A handful of Moffat County's elected officials gathered in the commissioner's board room Monday to voice opposition over cutbacks to the county's state-mandated services.
Sheriff Buddy Grinstead, County Clerk Elaine Sullivan and County Assessor Suzanne Brinks recently drafted letters recently and approached commissioners asking to escape further budget cuts and instead look toward cutting from non-mandated departments.
"At what point do we impair our services for having departments that aren't mandated?" posed Grinstead.
"We are fighting for the health of our offices right now," echoed County Assessor Suzanne Brinks. "I think you should seriously look at other departments that are not needed. It's not fair when I'm trying to run an office, and I don't know how I'm going to do my job if I have to make more cuts."

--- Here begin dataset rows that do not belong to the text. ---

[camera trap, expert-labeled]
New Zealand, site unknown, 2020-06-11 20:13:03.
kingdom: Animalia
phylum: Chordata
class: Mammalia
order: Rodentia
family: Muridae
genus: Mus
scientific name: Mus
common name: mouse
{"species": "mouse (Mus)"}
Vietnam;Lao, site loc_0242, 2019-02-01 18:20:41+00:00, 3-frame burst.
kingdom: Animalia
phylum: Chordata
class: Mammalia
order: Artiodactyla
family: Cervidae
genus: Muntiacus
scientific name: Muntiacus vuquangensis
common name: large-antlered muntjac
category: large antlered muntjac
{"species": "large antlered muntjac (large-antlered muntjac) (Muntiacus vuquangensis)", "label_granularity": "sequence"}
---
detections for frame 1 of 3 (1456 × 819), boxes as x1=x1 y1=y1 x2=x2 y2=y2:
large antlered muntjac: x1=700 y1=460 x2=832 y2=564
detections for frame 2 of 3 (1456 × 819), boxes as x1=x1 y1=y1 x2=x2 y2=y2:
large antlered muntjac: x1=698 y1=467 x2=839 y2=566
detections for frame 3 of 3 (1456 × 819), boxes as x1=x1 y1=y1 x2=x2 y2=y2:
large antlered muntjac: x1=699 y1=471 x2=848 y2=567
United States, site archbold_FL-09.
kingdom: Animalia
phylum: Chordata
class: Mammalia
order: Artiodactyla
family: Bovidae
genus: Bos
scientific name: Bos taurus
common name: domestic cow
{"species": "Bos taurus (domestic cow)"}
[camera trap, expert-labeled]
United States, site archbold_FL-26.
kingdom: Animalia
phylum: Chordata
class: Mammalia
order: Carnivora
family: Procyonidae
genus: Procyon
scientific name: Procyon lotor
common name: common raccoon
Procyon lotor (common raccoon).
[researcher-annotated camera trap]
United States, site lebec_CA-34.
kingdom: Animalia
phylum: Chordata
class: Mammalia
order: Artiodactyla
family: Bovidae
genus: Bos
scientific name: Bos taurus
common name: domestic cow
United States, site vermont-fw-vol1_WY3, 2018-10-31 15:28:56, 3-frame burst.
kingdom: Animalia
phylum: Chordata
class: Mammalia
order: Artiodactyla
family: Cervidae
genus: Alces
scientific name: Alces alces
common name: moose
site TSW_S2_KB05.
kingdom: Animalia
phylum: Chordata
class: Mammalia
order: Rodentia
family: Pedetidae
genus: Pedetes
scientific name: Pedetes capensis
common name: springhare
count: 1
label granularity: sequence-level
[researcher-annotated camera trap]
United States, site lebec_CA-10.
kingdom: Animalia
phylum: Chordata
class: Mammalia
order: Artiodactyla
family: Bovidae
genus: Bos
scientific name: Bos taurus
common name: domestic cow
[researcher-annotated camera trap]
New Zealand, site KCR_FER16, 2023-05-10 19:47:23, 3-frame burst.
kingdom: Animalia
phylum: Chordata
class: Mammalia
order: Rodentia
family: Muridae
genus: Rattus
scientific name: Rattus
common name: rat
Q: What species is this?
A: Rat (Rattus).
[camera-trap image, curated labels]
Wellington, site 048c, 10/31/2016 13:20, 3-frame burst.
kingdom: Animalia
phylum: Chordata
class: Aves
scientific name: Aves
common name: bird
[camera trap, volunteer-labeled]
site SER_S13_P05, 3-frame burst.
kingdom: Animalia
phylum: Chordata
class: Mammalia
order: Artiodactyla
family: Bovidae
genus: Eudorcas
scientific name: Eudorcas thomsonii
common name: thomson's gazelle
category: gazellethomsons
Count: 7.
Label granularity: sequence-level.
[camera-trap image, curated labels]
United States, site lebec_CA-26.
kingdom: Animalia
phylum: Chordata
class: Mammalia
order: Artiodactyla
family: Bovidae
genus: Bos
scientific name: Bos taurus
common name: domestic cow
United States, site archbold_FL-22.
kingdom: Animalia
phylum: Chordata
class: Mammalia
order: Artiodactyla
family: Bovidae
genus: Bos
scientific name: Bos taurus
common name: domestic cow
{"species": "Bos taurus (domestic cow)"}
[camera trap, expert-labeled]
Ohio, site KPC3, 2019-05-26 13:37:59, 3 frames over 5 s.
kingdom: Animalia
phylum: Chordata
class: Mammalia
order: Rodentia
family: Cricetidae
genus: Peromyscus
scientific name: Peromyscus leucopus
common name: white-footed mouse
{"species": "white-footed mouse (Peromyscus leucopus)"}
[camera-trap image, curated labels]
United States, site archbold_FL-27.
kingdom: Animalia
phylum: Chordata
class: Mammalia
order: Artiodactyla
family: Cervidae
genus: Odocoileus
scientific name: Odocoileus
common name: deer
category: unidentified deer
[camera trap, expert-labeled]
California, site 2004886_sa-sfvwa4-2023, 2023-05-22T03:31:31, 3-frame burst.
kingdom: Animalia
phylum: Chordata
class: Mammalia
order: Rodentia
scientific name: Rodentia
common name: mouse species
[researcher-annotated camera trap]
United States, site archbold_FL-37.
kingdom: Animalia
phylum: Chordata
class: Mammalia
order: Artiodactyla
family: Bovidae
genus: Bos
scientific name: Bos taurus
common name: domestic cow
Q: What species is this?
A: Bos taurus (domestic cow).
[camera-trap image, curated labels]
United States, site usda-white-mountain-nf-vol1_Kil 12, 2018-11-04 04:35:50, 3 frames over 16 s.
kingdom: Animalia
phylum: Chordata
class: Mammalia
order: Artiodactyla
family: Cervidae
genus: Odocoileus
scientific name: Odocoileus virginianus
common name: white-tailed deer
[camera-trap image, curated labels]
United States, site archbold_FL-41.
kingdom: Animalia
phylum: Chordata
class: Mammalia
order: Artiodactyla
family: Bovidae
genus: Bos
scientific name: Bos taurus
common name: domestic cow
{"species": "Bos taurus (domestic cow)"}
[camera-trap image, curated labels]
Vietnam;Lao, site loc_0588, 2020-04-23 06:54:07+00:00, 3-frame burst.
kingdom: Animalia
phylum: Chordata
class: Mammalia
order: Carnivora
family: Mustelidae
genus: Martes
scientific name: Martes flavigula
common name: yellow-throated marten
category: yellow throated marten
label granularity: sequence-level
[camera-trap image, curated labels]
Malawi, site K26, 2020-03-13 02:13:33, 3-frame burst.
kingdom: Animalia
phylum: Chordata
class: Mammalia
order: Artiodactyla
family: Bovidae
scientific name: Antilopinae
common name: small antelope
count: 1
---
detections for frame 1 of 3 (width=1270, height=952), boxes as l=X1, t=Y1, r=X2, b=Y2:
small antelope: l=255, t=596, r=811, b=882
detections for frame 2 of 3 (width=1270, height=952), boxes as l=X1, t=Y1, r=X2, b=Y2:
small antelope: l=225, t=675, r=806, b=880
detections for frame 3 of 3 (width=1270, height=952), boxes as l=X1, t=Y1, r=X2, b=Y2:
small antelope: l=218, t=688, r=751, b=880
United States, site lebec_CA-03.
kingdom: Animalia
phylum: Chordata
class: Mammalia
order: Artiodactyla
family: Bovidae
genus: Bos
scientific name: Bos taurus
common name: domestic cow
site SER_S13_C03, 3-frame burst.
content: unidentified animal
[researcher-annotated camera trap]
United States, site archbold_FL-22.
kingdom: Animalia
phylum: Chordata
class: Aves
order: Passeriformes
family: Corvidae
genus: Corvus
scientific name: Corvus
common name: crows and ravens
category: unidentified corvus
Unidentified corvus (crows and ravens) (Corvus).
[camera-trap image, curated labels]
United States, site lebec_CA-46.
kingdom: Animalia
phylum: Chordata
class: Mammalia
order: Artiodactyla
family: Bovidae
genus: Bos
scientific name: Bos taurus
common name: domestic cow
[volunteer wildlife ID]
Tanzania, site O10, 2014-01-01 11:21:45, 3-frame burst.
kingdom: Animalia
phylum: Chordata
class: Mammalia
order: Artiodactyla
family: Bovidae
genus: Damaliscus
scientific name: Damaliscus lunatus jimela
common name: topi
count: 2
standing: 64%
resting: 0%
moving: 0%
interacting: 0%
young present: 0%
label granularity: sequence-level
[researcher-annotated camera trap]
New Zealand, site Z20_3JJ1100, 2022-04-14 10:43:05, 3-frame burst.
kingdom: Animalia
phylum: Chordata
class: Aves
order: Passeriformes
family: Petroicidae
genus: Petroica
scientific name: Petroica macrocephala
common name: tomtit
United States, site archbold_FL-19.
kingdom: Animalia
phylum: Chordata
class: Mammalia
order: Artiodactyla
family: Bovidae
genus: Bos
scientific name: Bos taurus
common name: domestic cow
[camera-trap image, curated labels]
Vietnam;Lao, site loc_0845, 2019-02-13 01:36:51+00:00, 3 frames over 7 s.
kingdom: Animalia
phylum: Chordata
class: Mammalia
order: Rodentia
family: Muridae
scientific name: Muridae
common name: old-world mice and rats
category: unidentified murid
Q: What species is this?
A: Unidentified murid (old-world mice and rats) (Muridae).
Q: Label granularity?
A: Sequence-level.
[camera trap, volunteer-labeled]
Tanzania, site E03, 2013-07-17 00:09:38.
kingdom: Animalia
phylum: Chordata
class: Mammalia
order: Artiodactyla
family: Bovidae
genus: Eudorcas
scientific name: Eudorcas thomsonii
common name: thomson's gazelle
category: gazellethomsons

The trio was most concerned with cutting personnel--a prospect that would make it difficult, if not impossible, to carry out the tasks associated with each office, they said.
County Commissioner Les Hampton assured elected officials that the mandated departments wouldn't lose any more positions, but reserved the decision for personnel cuts in other areas pending a refinancing plan on Certificates of Participation for the Public Safety Center.
If that refinancing plan falls through, commissioners may be forced to cut at least an additional $400,000 from the 2004 budget to meet a fast-approaching Dec. 15 deadline.
"The very last place I want to cut is personnel, because I believe employees bring value to the workplace," Hampton said.
But if the refinancing, currently being handled by the GK Baum Company isn't successful, commissioners may have little choice but to balance the budget with personnel and other cuts.
If approved, the loan will cover a $450,000 Public Safety Center payment with about $250,000 to spare that commissioners desperately want to apply to county expenses.
Commissioners expected to receive the results of refinancing plan early last week, but said they will wait until Dec. 1 for a definite response.
In the event that the county is denied loan approval, "There may be a situation at the time that dictates no other choices," Hampton said.
In a letter to county commissioners, Grinstead offered a slew of suggestions for cutting non-mandated services. He also proposed chopping his own, and other salaries of the county's elected officials for a more than $50,000 savings.
If the county reclassified itself under a different category, salaries for county commissioners, for example, could be cut $6,320 each, he said.
"I am willing to assist and do whatever I can to help out Moffat County," he said. "Hopefully we can work as a team to get this financial situation turned around."
Commissioners said they can't tell elected officials to cut personnel, but they can lower departments' budget totals.
According to Grinstead, cutting from his bottom line essentially means he must cut personnel.
Slashing an overall additional five percent off the Sheriff's 2004 budget would mean losing a road deputy position, further cutting into the mandated service, he said.
"Since first taking office in 1999, I have lost one sheriff deputy road position and I am still down four detention officer positions that were agreed to by the Board of County Commission to operate the new jail," Grinstead said. "We run a grave risk of having more than one emergency call for service at the same time and by having our deputies doubled up they can only respond to one emergency. Because of this I have rescinded the directive that they double up when working."
Commissioners could offer little less than to urge that department officials try to work through the budget crunch as a team, while preparing officials for the worst case possibilities.
"It's critically important that we work together," said Commissioner Marianna Raftopoulos. "If we want to continue to have success you have to know how important the Certificates (of Participation) are to the county."